Krasnov begins his article with the proposition that Russians, like most peoples, are far more inclined “not to remember defeats.” He writes, “In Russia, it is precisely lost wars and humiliating truces that have regularly paved the way for new surges of progress, reforms, and—astonishingly enough—new victories.” He gives a series of examples of this phenomenon. The Mongol Yoke weakened the power of regional princes, united Russia, and opened the way for the ouster of that foreign power. Initial defeats by the Swedes allowed Russia to weather the Time of Troubles and then return to defeat the Swedes and open “a window on Europe.” The loss in the Crimean War led to the end of serfdom and to political reforms that opened the way for national integration and dramatic economic growth in the decades leading up to World War I. From these examples, he concludes that any military defeat, or “humiliating peace” in Russian history, led to reform that included “a stripping down of the elites and greater freedom for the people” and resulted in a “defeated nation would begin to rapidly regain its strength.”

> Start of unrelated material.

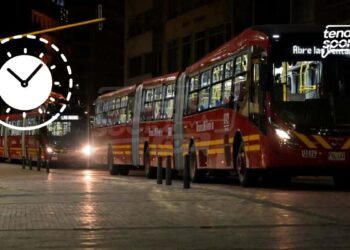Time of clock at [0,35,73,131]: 10:07
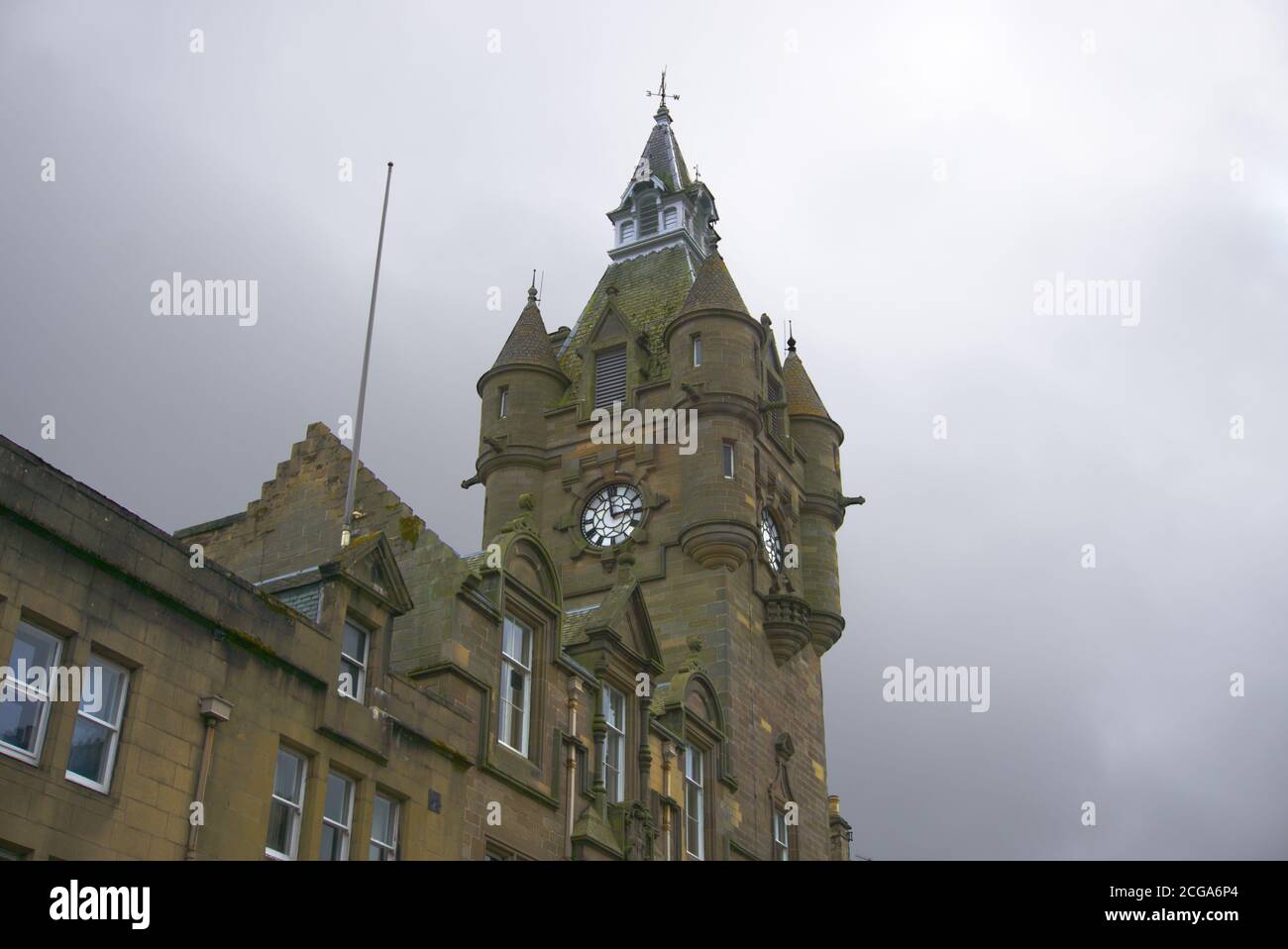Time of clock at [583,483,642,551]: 2:58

Many Russian historians would agree with his analysis, at least as long as its lessons could be safely confined to the past. Krasnov, however, then discusses the issue in ways that make it clear he believes it remains relevant, even though he does not directly address Moscow’s current war against Ukraine. He argues, “The mechanism of the Russian historical trajectory—which transforms defeat into victory—lies in the insatiable drive of anyone who has acquired even a shred of power or wealth to expand their position.” This leads to the search for methods for combating greed and the lust for power. He explains, “In Russia, a cycle has emerged: the loosening of restrictions and the activation of social mobility—the formation of new elites—the halting of social mobility—the ossification of the elites—the stagnation of progress—defeat—and the launch of a new cycle.”
If other countries have developed various means to limit the power of elites without war, Russia has often had to rely on military defeat, he suggests. In Russia, those with power increasingly use force against their own people to continue to enrich themselves despite the costs that Russians and Russia itself have to pay. Krasnov points out, however, that “tightening the screws to the absolute limit invariably strips the threads, and the country is guaranteed to lose … to its own elites, who are ready to surrender both their Fatherland and their people just to prolong their own festivities.” He explains that once the country has gotten into a war and suffers a defeat, it could face “total disintegration, dangerous revanchism, or assimilation into a foreign culture as a dominion or colony.” He adds, “Fortunately, time and again—ever since the era of the Mongol yoke—Russia has chosen the path of salvation: reining in its unruly elites and granting greater freedom to the people.”
Krasnov continues, Peter I earned the title “the Great” because “he managed to make the right decision following a defeat in a single battle rather than waiting for the loss of an entire war.” As a result, he broke “the habitual Russian cycle by making reforms an immediate response to the very first setback.” He adds, “It is no easy feat for a nation’s leadership to decide to break this vicious cycle before defeat strikes.”
It is no surprise that the Kremlin took down this article. On May 28, Krasnov gave an even more critical interview to a Ukrainian outlet (Ukraina.ru, May 28). His statements are virtually a call to arms for Russia’s elites and masses to take action before it is too late. It is also an appeal to Putin himself. If Putin wants to be known as “the great” like his tsarist predecessor, he needs to recognize how Russian history works and change direction, however improbable that would be for a man who celebrates Russia’s past as largely an unbroken series of triumphs.